Single by Cold Chisel

from the album East
- B-side: "Rising Sun"
- Released: 9 May 1980
- Recorded: March–April 1980, Paradise Studios, Sydney
- Genre: Pub rock; pop;
- Length: 3:27
- Label: WEA
- Songwriter: Don Walker
- Producer: Mark Opitz

Cold Chisel singles chronology
| "Choirgirl" (1979) | "Cheap Wine" (1980) | "My Baby" (1980) |

= Cheap Wine (song) =

1980 single by Cold Chisel

"Cheap Wine" is a 1980 single from Australian rock band Cold Chisel. The second single from the album East, it was released in May, a month before the album. It reached number 8 on the Australian charts, the band's first top-ten single, and would eventually remain the band's second highest chart performance. It has been described as, "one of Don's finest commercial songs."

==Details==

The song first appeared in live sets in April 1980, and was recorded in one or two takes with no demo. Lyrically, its theme is, "the small pleasures of drinking for greater freedom". Author Walker said, "It's about someone who's on the drinks, but still having a great time. I can relate to that - in the seven years Cold Chisel have been together, we've only had enough money to drink the last two and a half. If you get into that lifestyle and start to enjoy it, you tend to stay that way even when the money comes in."

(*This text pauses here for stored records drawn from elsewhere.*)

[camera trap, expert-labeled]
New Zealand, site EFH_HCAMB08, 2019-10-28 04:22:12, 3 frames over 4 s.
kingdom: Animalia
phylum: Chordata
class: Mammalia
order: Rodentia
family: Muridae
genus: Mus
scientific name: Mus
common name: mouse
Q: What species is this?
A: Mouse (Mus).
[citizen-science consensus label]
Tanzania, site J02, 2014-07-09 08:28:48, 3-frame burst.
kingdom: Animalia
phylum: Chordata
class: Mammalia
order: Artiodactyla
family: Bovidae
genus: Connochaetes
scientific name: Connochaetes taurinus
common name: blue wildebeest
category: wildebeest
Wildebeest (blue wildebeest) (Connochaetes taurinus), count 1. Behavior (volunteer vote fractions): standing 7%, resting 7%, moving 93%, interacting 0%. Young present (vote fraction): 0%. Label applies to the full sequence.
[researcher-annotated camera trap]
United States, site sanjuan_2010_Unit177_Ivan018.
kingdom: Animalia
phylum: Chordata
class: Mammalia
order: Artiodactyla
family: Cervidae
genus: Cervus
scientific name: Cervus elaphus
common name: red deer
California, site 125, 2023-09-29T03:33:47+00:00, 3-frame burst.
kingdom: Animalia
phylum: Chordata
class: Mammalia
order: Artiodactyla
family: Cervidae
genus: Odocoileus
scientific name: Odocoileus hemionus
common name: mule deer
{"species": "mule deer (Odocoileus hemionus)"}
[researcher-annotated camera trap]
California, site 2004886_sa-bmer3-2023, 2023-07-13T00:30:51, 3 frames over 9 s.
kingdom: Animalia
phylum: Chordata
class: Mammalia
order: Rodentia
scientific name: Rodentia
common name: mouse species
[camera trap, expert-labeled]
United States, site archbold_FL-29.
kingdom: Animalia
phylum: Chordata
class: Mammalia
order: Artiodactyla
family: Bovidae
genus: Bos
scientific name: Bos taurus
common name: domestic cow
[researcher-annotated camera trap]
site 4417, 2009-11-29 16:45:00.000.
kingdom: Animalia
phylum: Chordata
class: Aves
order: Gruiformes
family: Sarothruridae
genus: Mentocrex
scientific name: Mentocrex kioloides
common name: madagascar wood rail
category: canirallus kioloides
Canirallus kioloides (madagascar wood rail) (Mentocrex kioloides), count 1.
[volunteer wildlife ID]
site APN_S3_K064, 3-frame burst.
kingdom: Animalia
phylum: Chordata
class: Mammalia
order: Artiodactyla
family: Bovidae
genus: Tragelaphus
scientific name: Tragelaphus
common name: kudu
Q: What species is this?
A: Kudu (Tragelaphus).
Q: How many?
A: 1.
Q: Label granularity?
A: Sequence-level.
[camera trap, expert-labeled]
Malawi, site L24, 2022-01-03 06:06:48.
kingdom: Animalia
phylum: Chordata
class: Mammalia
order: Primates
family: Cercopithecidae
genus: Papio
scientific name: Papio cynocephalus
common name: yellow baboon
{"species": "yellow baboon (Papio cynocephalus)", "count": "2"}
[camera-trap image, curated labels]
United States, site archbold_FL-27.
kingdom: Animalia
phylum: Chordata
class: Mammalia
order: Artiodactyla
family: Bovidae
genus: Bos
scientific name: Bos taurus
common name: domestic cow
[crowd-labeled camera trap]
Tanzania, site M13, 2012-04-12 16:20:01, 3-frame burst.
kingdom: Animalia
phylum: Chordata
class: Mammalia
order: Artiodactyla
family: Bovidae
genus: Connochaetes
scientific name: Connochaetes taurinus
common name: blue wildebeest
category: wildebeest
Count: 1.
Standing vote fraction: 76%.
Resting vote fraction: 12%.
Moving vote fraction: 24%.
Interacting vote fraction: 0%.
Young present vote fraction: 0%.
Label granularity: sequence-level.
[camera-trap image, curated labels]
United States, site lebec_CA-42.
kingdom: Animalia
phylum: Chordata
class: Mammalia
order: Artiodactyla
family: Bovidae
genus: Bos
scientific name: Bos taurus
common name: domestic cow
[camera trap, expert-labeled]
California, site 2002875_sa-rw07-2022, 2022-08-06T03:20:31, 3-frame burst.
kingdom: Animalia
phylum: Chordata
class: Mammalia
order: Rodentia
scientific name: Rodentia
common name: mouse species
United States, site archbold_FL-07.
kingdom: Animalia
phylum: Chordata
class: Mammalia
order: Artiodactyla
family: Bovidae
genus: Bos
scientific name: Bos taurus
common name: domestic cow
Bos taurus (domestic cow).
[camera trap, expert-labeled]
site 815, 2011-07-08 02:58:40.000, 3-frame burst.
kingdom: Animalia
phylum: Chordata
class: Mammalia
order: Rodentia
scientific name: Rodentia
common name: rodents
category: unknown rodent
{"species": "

Producer Opitz said, "Cheap Wine" was obviously written as a single, something to follow "Choirgirl". If you listen to it, it has many of the same structural elements - where the chorus falls, where the bridge falls, where the backing vocals come in. And that was no accident." Moss said that he may initially have thought the song was too commercial, but the chord progressions were enough to stop it from being too poppy.

Barnes (front) flanked by Walker and Moss, in the music video

Composer Don Walker said the song was, "a cobbled together song. The two verses were from two different ideas and the chorus came in quite late, and a middle bit from somewhere else. From memory, this was bolted together on the day, in the frenzy of writing and the euphoria of the first few days at Paradise Studios recording East."

A promotional video was shot for the song, featuring Barnes walking around an apartment, getting dressed, and taking his oversize three litre bottle of Coca Cola out of his fridge. Shot by Peter Cox, it shows footage of a cockfight in one scene. It was filmed at Roger Langford's apartment in Elizabeth Bay on 10 and 11 April, where the cover for East had been shot. Barnes wore a T-shirt depicting a woman drinking Coca Cola, with the logo, "Coke - The Real Thing".

The B-side was Barnes' first solo song-writing credit, "Rising Sun". A rockabilly song, it was inspired by Barnes' then-girlfriend, Jane, travelling to Japan.

==Reception==

The single was picked up by a number of commercial radio stations when released.

Reviewed in RAM at the time of release, it was described as, "another excellent song from Mr Walker, a stunning vocal performance from Jimmy Barnes." The reviewer does note that, "this track may not please some of the die hard head-bashers, but will certainly broaden their appeal via the airwaves."

Rolling Stone Australia called "Cheap Wine", "a wonderful song with a soulful verse and a boogie chorus which sounds momentarily like early Faces." RAM said, "All of Cold Chisel's abilities and image fused into superb rock song. The lovely verse melody over rolling piano, solid chugging chords, one of the best bridges since Dragon's "April Sun in Cuba"... and lyrics for anyone who has looked back through a wine glass darkly."

In January 2018, as part of Triple M's "Ozzest 100", the 'most Australian' songs of all time, "Cheap Wine" was ranked number 41.

==Charts==
===Weekly charts===

| Chart (1980) | Peak position |
|---|---|
| Australia (Kent Music Report) | 8 |

===Year-end charts===

| Chart (1980) | Position |
|---|---|
| Australia (Kent Music Report) | 69 |

==Certifications==

Certifications for "Cheap Wine"
| Region | Certification | Certified units/sales |
| New Zealand (RMNZ) | Platinum | 30,000^{‡} |
^{‡} Sales+streaming figures based on certification alone.